Presentato a PordenoneLegge 2019, Sirene è un saggio edito Il mulino con il quale l’antropologa culturale Elisabetta Moro mette insieme i suoi studi e le sue ricerche sul mito e sulla seduzione che esso ha esercitato ed esercita dall’antichità ad oggi.

“Il canto delle sirene ci seduce come la voce dell’amante natura che sembra volerci parlare, per poi voltarci le spalle incompresa. E tornare a inabissarsi nel suo mistero”.
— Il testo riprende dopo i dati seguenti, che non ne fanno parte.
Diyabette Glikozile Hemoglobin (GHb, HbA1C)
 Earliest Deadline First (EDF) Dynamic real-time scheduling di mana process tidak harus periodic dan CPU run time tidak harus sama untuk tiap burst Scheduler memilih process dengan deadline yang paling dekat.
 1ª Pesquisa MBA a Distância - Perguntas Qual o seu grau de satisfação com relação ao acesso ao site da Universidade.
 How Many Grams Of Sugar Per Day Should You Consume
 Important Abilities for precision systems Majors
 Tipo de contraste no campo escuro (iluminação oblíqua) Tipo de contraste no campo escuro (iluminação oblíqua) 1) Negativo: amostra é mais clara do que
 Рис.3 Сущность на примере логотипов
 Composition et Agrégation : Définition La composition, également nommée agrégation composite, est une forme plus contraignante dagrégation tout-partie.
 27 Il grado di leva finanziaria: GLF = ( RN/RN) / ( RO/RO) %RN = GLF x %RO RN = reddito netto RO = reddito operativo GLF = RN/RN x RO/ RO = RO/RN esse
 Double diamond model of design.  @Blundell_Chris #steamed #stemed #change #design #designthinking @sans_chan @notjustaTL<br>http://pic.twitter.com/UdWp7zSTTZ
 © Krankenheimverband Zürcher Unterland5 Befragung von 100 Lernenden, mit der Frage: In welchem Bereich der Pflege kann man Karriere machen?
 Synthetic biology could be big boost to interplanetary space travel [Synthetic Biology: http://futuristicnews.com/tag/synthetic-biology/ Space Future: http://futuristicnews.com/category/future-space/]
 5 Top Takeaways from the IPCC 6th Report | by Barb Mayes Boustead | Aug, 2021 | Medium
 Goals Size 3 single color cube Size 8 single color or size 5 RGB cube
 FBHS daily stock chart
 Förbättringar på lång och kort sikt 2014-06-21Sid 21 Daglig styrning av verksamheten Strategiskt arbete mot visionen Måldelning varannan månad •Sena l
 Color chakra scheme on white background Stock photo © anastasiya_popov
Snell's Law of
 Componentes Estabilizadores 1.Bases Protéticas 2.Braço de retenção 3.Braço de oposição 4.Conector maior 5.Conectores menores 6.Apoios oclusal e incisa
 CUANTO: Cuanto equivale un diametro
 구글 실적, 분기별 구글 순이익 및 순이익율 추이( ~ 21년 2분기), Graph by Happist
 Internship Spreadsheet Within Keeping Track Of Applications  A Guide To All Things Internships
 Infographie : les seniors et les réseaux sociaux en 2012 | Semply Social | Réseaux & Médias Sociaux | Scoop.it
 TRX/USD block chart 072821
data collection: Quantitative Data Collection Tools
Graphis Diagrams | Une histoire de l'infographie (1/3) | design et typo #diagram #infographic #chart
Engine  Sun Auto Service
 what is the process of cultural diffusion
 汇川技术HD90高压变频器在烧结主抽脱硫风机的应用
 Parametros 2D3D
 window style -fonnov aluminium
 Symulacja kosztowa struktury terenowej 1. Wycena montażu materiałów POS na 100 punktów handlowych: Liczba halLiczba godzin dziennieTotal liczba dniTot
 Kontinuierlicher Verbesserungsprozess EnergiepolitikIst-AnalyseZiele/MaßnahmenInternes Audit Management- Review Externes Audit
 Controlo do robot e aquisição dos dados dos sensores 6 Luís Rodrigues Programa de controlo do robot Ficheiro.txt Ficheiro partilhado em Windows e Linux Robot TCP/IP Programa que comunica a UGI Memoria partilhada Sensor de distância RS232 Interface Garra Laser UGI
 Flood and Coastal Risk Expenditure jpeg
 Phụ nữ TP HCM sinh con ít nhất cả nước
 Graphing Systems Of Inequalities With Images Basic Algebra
Sempre uguali e sempre diverse, il canto delle Sirene ispira dunque l’ultima lettura di un mese dedicato alle voci femminili e al loro modo di narrare la realtà, i suoi cambiamenti e le sue contraddizioni.

Sirene di Elisabetta Moro: le sembianze del mito e il suo canto costante

La sirena è, secondo Elisabetta Moro, una delle figure mitologiche più longeve.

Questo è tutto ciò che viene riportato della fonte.